Computer chips are cheap. So is computer memory and IT communications technology.
The odds are you’ve thrown out (or hopefully recycled) a perfectly good, functioning mobile phone in the past year or two which proves the point.
So why is it that we run our electricity system on the basis that computing power, communications and memory are extraordinarily expensive?
We still send a man around to each individual home around every state, except Victoria, where they battle the weeds and the barking dog to read our meter (or manually download the billing data) every few months.
And we still charge for electricity based largely on an assumption electricity meters can’t even tell the time and date, even though we know the cost of providing electricity varies enormously over time.
And you still only learn how much electricity you’ve consumed and how much it costs several months too late to do anything about it, or work out what might have caused any major change in consumption.
Your network business suffers from an information black hole about the quality of the power it sends into your home and sometimes relies on you to tell it when something has gone awry.
And if you happen to install a solar system (and there aren’t many people doing that, are there?) outside of Victoria you’ll be required to install a new meter even if you had your meter recently replaced, because it can only measure electricity flowing in one direction.
It’s like the electricity industry has been left in a time before the internet and affordable mobile phones.
The Grattan Institute has correctly pointed out in its latest report that we can’t continue to charge for electricity without regard to how much load households place on the electricity system when capacity is most constrained. There is a massive cross-subsidy where households who are energy efficient and/or frugal pay the costs providing infrastructure to meet the needs of households who consume copious amounts of electricity on a handful of hot days (or cold days in the case of Tasmania) that total around 30 to 40 hours per year.
But Grattan have chosen to propose an interim, halfway house solution which seems to be based on an assumption that computing and communications technology are very expensive. Instead of charging customers for their network peak usage based on the 30 to 40 hours which are specifically the problem, most customers would be charged based on their five maximum usage periods across the 3120 hours of the year that lie between 9am and 8pm on weekdays. This actually gives customers very little capability to adjust their behaviour to reduce their load on the network and reduce their electricity costs.
This would still require us to replace existing old rotating disc meters with new, relatively basic interval meters ... but with the apparent benefit of avoiding the need for a smart meter with communications capability (as well as other valuable functionality, such as measuring generation export).
Yet, according to Craig Memery of the Alternative Technology Association, who has been heavily involved in government deliberations around smart meters, there is not much difference in cost between a relatively dumb interval meter and a smart meter. In anticipation that smart meters would become the default in the future, meter manufacturers have concentrated their resources on smart meters. This has meant they are not much more expensive than the inferior interval meter.
With the Grattan proposal we risk spending a large quantity of money on interval meters and then a few years down the track find ourselves wanting to rip them out to replace with smart meters, which provide us with a far greater degree of flexibility in how we manage our electricity system.

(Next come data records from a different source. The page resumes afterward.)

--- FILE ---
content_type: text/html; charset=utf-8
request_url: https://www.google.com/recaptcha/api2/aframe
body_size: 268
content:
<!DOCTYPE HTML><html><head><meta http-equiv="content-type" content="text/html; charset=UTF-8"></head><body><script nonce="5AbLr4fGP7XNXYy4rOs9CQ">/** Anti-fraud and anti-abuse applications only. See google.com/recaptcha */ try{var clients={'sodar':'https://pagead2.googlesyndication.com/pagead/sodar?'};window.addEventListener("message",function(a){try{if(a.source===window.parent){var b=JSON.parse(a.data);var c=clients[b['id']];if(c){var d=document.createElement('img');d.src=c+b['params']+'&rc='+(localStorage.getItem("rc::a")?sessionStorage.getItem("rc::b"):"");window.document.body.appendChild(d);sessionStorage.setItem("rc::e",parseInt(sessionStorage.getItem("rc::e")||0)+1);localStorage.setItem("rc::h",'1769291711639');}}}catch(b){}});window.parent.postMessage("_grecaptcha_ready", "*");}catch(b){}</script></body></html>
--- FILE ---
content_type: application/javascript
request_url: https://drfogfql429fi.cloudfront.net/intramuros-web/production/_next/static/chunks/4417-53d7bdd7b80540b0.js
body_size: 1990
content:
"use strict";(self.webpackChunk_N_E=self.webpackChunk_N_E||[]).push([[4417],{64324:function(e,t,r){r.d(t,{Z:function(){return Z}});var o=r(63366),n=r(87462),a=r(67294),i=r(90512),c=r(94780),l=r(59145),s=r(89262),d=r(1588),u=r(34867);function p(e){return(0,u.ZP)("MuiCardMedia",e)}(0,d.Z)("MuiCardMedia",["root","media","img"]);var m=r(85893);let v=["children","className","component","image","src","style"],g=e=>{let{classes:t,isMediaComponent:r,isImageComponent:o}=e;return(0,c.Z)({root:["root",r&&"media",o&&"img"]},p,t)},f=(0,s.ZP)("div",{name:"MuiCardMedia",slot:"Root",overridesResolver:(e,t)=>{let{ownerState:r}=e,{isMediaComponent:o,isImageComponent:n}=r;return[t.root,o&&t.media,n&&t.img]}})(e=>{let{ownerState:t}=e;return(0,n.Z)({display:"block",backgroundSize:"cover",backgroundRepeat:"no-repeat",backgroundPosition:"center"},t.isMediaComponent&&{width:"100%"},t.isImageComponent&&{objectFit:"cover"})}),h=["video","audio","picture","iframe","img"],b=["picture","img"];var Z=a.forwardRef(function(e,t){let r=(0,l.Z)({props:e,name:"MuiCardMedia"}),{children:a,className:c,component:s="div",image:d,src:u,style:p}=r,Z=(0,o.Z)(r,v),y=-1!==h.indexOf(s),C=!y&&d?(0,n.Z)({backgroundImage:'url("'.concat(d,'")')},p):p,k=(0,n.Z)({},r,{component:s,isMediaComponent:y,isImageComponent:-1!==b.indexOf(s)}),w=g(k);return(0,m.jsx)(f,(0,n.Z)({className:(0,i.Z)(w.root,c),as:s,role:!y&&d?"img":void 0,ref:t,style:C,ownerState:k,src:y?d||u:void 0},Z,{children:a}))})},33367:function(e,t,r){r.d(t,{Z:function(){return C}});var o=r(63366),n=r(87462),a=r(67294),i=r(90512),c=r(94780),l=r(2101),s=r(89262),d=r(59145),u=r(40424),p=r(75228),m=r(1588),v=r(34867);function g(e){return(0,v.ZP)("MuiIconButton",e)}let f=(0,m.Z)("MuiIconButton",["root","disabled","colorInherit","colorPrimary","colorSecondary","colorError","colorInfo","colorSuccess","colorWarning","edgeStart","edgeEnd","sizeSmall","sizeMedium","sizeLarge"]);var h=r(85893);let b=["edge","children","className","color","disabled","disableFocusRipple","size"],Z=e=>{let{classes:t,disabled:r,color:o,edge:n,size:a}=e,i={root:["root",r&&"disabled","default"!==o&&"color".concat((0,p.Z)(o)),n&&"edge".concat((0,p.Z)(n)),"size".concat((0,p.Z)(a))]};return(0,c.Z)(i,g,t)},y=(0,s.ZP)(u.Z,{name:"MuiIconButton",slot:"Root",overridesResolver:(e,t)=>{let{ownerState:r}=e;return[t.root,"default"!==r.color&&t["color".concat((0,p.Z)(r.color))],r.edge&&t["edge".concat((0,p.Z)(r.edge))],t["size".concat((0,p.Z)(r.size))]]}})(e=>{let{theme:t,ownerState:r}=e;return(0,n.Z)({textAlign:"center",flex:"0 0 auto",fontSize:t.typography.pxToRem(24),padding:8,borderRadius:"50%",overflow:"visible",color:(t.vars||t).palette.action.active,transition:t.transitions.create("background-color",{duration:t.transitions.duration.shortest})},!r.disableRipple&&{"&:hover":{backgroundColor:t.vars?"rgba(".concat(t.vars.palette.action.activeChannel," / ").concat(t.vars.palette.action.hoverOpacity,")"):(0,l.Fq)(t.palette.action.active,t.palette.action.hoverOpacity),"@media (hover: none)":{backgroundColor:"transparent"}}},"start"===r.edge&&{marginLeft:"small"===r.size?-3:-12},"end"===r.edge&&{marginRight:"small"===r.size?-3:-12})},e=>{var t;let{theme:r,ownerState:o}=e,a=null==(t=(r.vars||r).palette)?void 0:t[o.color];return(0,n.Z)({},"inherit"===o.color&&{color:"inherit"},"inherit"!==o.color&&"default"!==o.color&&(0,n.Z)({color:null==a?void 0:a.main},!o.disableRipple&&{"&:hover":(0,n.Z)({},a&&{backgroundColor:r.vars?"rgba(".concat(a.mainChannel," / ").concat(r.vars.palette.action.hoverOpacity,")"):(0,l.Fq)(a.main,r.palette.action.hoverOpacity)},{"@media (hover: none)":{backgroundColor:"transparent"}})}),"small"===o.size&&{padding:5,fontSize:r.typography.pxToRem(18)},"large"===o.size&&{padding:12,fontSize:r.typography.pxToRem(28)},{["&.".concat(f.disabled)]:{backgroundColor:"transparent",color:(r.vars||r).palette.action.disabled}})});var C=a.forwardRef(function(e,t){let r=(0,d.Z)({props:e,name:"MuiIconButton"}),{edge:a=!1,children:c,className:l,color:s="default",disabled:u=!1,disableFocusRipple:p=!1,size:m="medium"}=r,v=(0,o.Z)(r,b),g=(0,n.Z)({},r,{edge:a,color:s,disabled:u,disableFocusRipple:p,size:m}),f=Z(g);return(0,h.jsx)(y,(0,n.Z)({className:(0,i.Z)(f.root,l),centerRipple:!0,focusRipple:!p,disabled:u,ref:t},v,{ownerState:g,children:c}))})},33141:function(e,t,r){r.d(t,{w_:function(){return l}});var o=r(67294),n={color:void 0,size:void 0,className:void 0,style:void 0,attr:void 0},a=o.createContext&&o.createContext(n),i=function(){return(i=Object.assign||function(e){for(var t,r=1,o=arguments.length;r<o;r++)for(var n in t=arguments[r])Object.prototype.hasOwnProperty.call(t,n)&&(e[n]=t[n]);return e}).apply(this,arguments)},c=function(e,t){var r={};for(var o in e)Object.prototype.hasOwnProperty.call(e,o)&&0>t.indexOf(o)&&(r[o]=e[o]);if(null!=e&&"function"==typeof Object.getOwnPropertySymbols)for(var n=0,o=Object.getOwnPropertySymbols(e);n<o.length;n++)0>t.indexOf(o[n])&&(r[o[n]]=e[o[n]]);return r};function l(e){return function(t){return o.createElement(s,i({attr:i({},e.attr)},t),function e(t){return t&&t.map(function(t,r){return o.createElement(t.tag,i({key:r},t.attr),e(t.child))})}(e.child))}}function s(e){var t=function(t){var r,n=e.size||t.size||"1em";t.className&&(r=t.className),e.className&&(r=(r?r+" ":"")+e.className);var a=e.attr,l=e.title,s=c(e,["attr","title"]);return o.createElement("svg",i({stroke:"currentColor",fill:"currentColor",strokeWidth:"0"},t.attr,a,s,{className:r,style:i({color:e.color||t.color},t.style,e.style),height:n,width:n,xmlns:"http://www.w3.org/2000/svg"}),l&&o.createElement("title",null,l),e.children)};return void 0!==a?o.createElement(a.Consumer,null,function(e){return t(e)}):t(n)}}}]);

It is deeply unfortunate that Australia’s electricity system seems to be held prisoner in a time warp because politicians are petrified by the flack the Victorian Labor Government suffered in its botched mandated smart meter rollout. But much of the problems that government experienced are entirely avoidable (see The dumb approach to smart meters, December 2012). The costs of that rollout appear to have exceeded the benefits, but that’s because it was done badly not because smart meters inherently represent poor value for money.
Another issue inhibiting progress is an ideological obsession among government officials with delegating decisions to the market without having the good sense to accept there isn’t really a functioning market in existence because:
– It is dominated by a monopoly network service provider with weak incentives to innovate and contain costs;
– Split incentives are rife between network distributors, retailers and customers about how the benefits and costs from smart meters are shared; and
– Informed consumer choice isn’t possible when information about a consumer’s own consumption patterns and peak demand don’t exist.
A reliance on this so called 'market' to rollout improved metering infrastructure will be exceedingly slow, inhibiting the potential for more sensible pricing and also better exploitation of demand-side solutions to meet our energy needs and reduce emissions.
It is also more likely to result in sub-economic scale, potential problems with interoperability and, also, greater metering servicing and maintenance costs.
Victoria’s strategy and logic with smart meters was broadly right, unfortunately their execution was appalling. We should learn from it, not just write it off.